───── Teks ─────

Malam pembukaan FFD 2022 ini dihadiri oleh para tamu undangan dan juri dari berbagai negara.
Mulai dari Vivian Idris dari Badan Perfilman Indonesia, Makiko Wakai dari Yamagata International Film
Festival Jepang, Phillip Cheah kurator film dari Singapura, hingga Jewel Maranan, seorang pembuat
film dan direktur program Festival Daang Dokyu, Filipina.
Sebagai penanda dimulainya perhelatan FFD tahun ini, film Fantasmagoría (2020) garapan Juan
Francisco González pun ditayangkan. Film berdurasi 15 menit yang berasal dari Chili ini memaparkan
tentang keadaan dan pengaruh industrialisasi terhadap lanskap gurun Atacama yang disuguhkan
dengan gaya tutur dan bentuk yang eksperimental. Melalui Fantasmagoría (2020), kita diajak untuk
menilik tambang caliche, Maria Elena, yang sudah lama terbengkalai. Melalui penuturan seorang
buruh tambang nitrat yang sempat bekerja di sana, kita diajak untuk menyusuri daerah tambang;
merefleksikan cerita yang menguap melalui benda mati di sana. Menyimak kembali
perasaan-perasaan yang terbengkalai melalui hantu yang bercerita tentang kehidupan. Selain
ditayangkan menjadi film pembuka, Fantasmagoría (2020) akan ditayangkan ulang dalam program
Spektrum FFD 2022.
Mulai dari tanggal 15 hingga 19 November 2022, penonton dapat menyaksikan 57 film dokumenter
pilihan dari 18 negara yang berbeda. Dari Indonesia, terdapat setidaknya 8 provinsi yang terlibat
mengirimkan karya dalam FFD tahun ini.
Semua film dokumenter tersebut akan ditayangkan di tiga tempat yang berbeda, yakni: Gedung ex Bioskop Permata, Bioskop Sonobudoyo, dan IFI-LIP Yogyakarta. Film-film tersebut terbagi atas program kompetisi dan non kompetisi.
Beberapa judul di antaranya telah berlayar dan ditayangkan di berbagai festival film internasional hingga menjadi
nominasi Festival Film Indonesia untuk kategori dokumenter seperti: Segudang Wajah Para Penantang Masa Depan (Yuki Aditya, I Gde Mika, 2022), A Letter to The Future (Kurnia Yudha F., 2021), hingga Roda-Roda Nada (Yuda Kurniawan, 2022).

─────

__Tugas A__.
Jawablah pertanyaan berikut berdasarkan teks tentang FFD 2022:
(i) Berapa durasi film Fantasmagoría (2020), dan dari negara mana film itu berasal?
(ii) Di tempat mana saja film-film dokumenter FFD 2022 akan ditayangkan?
(iii) Berapa jumlah film dokumenter pilihan yang dapat disaksikan penonton, dan dari berapa negara?
__Tugas B__.
Apakah setiap pernyataan berikut sesuai dengan teks tentang FFD 2022? Jawab ya atau tidak, lalu kutip kata-kata dari teks yang menjadi dasarnya.
(i) Fantasmagoría (2020) hanya ditayangkan sekali, yaitu pada malam pembukaan.
(ii) Makiko Wakai hadir mewakili Yamagata International Film Festival Jepang.
(iii) FFD 2022 berlangsung dari tanggal 15 hingga 19 November 2022.
__Tugas C__. Menurut teks tentang FFD 2022, mengapa film Fantasmagoría (2020) ditayangkan pada malam pembukaan?

───── Data Hasil Ekstraksi ─────

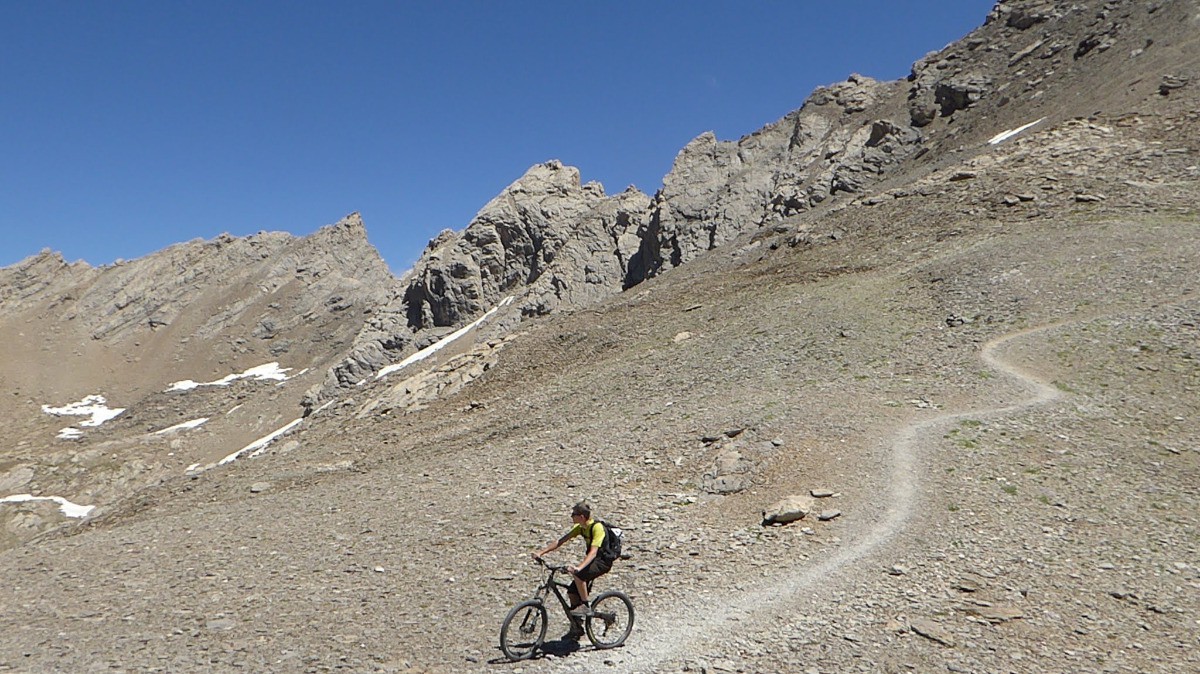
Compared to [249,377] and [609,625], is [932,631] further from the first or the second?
[249,377]

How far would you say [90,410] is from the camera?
7381cm

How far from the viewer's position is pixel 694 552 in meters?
12.9

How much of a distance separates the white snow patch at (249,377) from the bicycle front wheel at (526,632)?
75619 mm

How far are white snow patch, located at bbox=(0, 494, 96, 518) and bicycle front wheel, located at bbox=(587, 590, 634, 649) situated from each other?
4809 centimetres

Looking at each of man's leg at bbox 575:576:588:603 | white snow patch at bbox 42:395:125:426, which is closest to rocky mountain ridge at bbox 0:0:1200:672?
man's leg at bbox 575:576:588:603

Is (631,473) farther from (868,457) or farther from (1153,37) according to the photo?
(1153,37)

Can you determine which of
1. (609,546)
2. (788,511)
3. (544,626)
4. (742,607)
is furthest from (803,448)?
(544,626)

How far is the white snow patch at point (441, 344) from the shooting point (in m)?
50.7

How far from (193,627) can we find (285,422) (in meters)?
44.2

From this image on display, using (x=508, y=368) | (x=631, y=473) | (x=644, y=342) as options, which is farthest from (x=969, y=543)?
(x=508, y=368)

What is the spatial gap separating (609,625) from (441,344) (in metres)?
45.5

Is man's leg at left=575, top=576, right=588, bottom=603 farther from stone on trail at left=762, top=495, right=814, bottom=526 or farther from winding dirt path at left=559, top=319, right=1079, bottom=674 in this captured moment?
stone on trail at left=762, top=495, right=814, bottom=526

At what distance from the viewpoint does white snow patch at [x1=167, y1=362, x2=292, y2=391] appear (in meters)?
79.0

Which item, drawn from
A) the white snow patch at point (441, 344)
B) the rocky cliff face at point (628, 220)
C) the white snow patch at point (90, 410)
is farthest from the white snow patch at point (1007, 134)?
the white snow patch at point (90, 410)
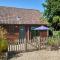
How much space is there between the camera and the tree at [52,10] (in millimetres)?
21500

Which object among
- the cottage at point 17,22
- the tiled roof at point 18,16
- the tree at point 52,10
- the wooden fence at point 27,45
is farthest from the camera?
the tiled roof at point 18,16

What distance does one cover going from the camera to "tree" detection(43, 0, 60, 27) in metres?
21.5

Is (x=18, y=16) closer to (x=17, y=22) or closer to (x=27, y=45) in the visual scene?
(x=17, y=22)

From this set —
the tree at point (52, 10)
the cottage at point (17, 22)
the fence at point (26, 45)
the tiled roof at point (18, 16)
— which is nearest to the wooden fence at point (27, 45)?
the fence at point (26, 45)

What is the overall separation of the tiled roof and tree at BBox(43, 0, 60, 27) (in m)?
5.27

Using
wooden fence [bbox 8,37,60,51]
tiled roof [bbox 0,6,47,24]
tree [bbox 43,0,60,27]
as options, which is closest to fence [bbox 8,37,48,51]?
wooden fence [bbox 8,37,60,51]

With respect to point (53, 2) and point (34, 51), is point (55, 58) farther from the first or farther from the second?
point (53, 2)

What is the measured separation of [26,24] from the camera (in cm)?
2775

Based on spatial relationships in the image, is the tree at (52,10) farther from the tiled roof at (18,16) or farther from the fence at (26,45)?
the tiled roof at (18,16)

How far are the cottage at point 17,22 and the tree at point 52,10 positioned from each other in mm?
3752

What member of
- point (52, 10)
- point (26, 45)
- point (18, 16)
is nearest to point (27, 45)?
point (26, 45)

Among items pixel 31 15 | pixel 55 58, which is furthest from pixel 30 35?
pixel 55 58

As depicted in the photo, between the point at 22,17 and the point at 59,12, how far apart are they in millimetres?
8351

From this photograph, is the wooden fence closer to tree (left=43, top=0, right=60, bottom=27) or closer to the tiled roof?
tree (left=43, top=0, right=60, bottom=27)
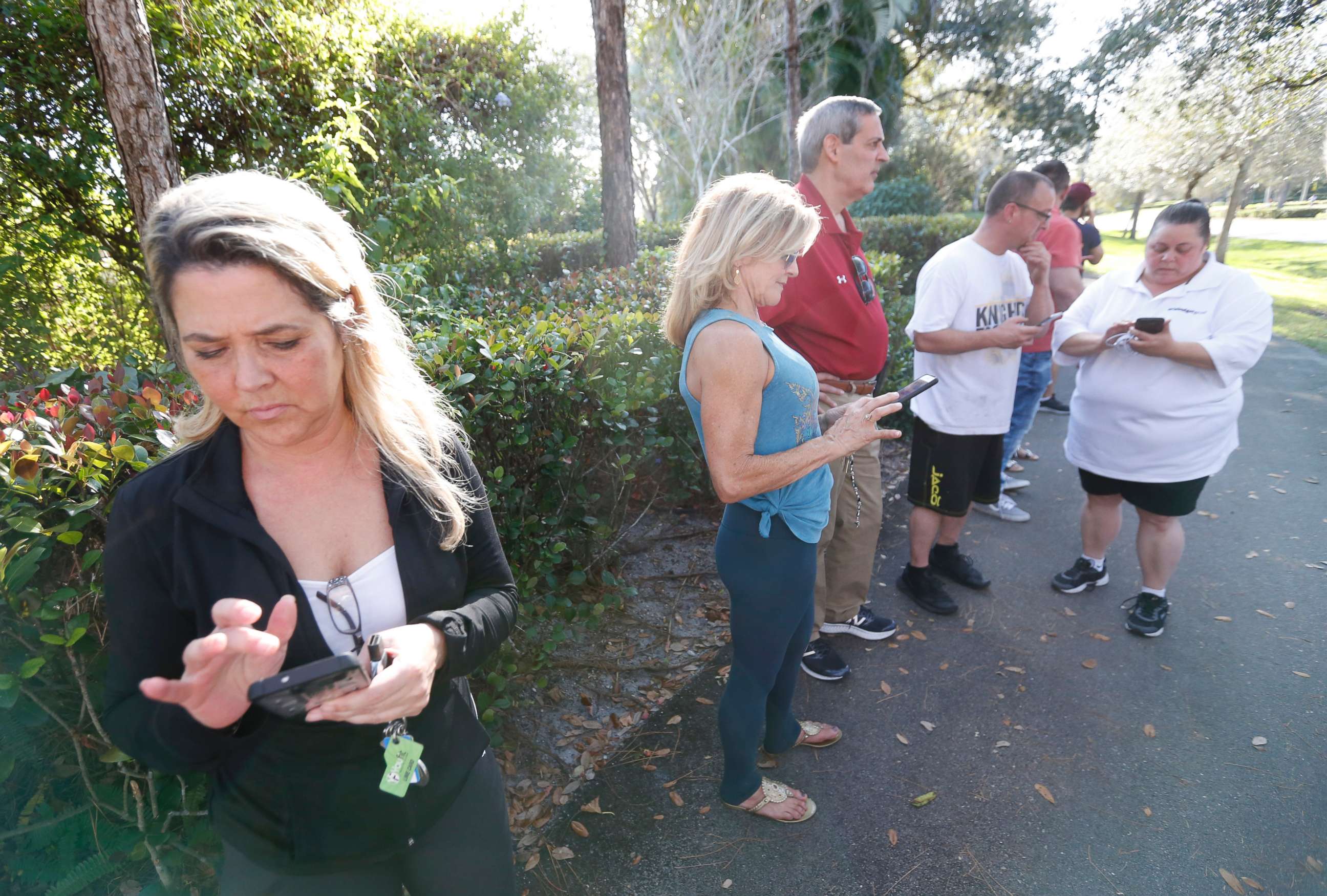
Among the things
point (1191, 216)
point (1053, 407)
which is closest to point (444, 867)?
point (1191, 216)

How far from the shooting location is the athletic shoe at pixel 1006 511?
5.25 metres

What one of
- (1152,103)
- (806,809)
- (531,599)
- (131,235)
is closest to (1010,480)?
(806,809)

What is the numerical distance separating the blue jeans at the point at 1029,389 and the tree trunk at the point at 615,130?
441 cm

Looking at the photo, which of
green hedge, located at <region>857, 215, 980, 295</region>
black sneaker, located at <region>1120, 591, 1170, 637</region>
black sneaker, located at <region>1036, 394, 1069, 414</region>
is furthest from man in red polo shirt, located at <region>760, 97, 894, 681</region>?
green hedge, located at <region>857, 215, 980, 295</region>

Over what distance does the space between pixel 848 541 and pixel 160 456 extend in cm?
296

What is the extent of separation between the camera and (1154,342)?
3.46 m

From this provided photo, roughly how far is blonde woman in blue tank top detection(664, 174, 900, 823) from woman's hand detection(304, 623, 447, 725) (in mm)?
1111

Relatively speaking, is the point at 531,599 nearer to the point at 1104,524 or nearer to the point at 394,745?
the point at 394,745

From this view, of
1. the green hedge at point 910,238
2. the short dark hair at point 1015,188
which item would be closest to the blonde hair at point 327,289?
the short dark hair at point 1015,188

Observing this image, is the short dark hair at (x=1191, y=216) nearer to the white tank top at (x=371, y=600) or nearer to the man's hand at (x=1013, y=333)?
the man's hand at (x=1013, y=333)

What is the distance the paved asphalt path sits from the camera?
8.21 ft

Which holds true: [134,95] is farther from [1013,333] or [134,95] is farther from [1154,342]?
[1154,342]

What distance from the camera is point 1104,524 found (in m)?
4.13

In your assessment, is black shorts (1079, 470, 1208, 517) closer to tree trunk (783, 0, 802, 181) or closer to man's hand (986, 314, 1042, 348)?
man's hand (986, 314, 1042, 348)
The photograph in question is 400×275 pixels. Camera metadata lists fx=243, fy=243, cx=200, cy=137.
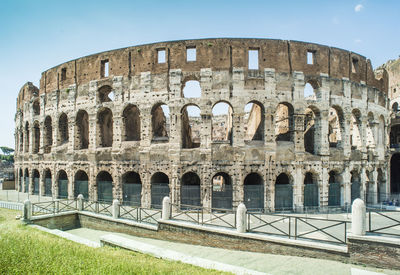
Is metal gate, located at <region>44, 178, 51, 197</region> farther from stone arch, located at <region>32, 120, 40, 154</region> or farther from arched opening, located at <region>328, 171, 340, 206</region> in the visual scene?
arched opening, located at <region>328, 171, 340, 206</region>

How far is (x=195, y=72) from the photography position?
51.9 ft

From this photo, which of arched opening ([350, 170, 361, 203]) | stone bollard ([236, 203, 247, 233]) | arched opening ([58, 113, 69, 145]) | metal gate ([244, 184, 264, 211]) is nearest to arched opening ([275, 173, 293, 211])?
metal gate ([244, 184, 264, 211])

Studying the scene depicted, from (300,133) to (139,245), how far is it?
11.9 meters

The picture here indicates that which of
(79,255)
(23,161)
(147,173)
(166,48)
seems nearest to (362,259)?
(79,255)

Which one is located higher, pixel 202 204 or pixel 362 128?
pixel 362 128

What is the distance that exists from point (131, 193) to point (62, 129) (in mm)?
9599

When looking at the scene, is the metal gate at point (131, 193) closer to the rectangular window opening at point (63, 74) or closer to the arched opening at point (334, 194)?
the rectangular window opening at point (63, 74)

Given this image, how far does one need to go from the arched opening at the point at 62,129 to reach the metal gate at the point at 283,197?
17.7 m

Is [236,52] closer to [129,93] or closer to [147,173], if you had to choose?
[129,93]

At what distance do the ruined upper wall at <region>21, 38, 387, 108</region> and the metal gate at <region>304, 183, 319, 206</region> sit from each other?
7.29 metres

─────

__Kolom Jawaban A__.
(i) Berdurasi 15 menit dan berasal dari Chili.
(ii) Gedung ex Bioskop Permata, Bioskop Sonobudoyo, dan IFI-LIP Yogyakarta.
(iii) 57 film dokumenter dari 18 negara.

__Kolom Jawaban B__.
(i) Tidak: "Selain ditayangkan menjadi film pembuka, Fantasmagoría (2020) akan ditayangkan ulang dalam program Spektrum FFD 2022."
(ii) Ya: "Makiko Wakai dari Yamagata International Film Festival Jepang"
(iii) Ya: "Mulai dari tanggal 15 hingga 19 November 2022"

__Kolom Jawaban C__. Film itu ditayangkan sebagai penanda dimulainya perhelatan FFD tahun ini.